Command Line InterfaceΒΆ

ChemDataExtractor includes a command line tool that can be accessed by typing cde at a command prompt.

Using the Command Line

On a Mac, open the Terminal app, which you can find by searching or by looking in the Utilities folder in the Applications folder.

On Windows, use the Command Prompt or PowerShell.

For each of the commands below, type or paste the command, then press Return to run it.

For any command, add --help to the end to get information on how to use it.

Downloading Data Files

In order to function, ChemDataExtractor requires a variety of data files, such as machine learning models, dictionaries, and word clusters.

Data commands:

  • cde data download: Download data files.

  • cde data clean: Prune data that is no longer required.

  • cde data list: List active data packages.

  • cde data where: Print path to data directory.

Extracting Data

To run ChemDataExtractor on a document, use:

cde extract <path>

where path is the path to an input file in HTML, XML or PDF format.
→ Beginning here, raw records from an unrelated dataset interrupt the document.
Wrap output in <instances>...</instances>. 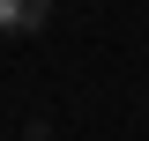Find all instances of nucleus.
Instances as JSON below:
<instances>
[{
    "label": "nucleus",
    "instance_id": "f257e3e1",
    "mask_svg": "<svg viewBox=\"0 0 149 141\" xmlns=\"http://www.w3.org/2000/svg\"><path fill=\"white\" fill-rule=\"evenodd\" d=\"M45 22H52V0H0V30H45Z\"/></svg>",
    "mask_w": 149,
    "mask_h": 141
},
{
    "label": "nucleus",
    "instance_id": "f03ea898",
    "mask_svg": "<svg viewBox=\"0 0 149 141\" xmlns=\"http://www.w3.org/2000/svg\"><path fill=\"white\" fill-rule=\"evenodd\" d=\"M22 141H30V134H22Z\"/></svg>",
    "mask_w": 149,
    "mask_h": 141
}]
</instances>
This will write the output to the console. It is also possible to specify an output file using the -o option:

cde extract <path> -o results.json

This will create a file called results.json containing the extraction results. Currently, it is only possible to use ChemDataExtractor in its default configuration via the command line interface. For customization, use the Python API.

Reading Documents

ChemDataExtractor processes each document input into a consistent internal format. To see what this looks like, run:

cde read <path>

where path is the path to an input file in HTML, XML or PDF format. This will output a list of document elements.

Tokenization

The first stage in the natural language processing pipeline is tokenization. First, text is split on sentence boundaries. To run the sentence tokenizer on a document, run:

cde tokenize sentences <path>

This will output each sentence on a new line.

Each sentence is then split into individual word tokens. To do this, run:

cde tokenize words <path>

This returns an output with further spaces inserted between each token in each sentence line.

Part-of-Speech Tagging

ChemDataExtractor contains a part-of-speech (POS) tagger that has been trained specifically for chemistry text:

cde pos tag <path>

The output consists of tokens followed by a forward slash and then their POS tag.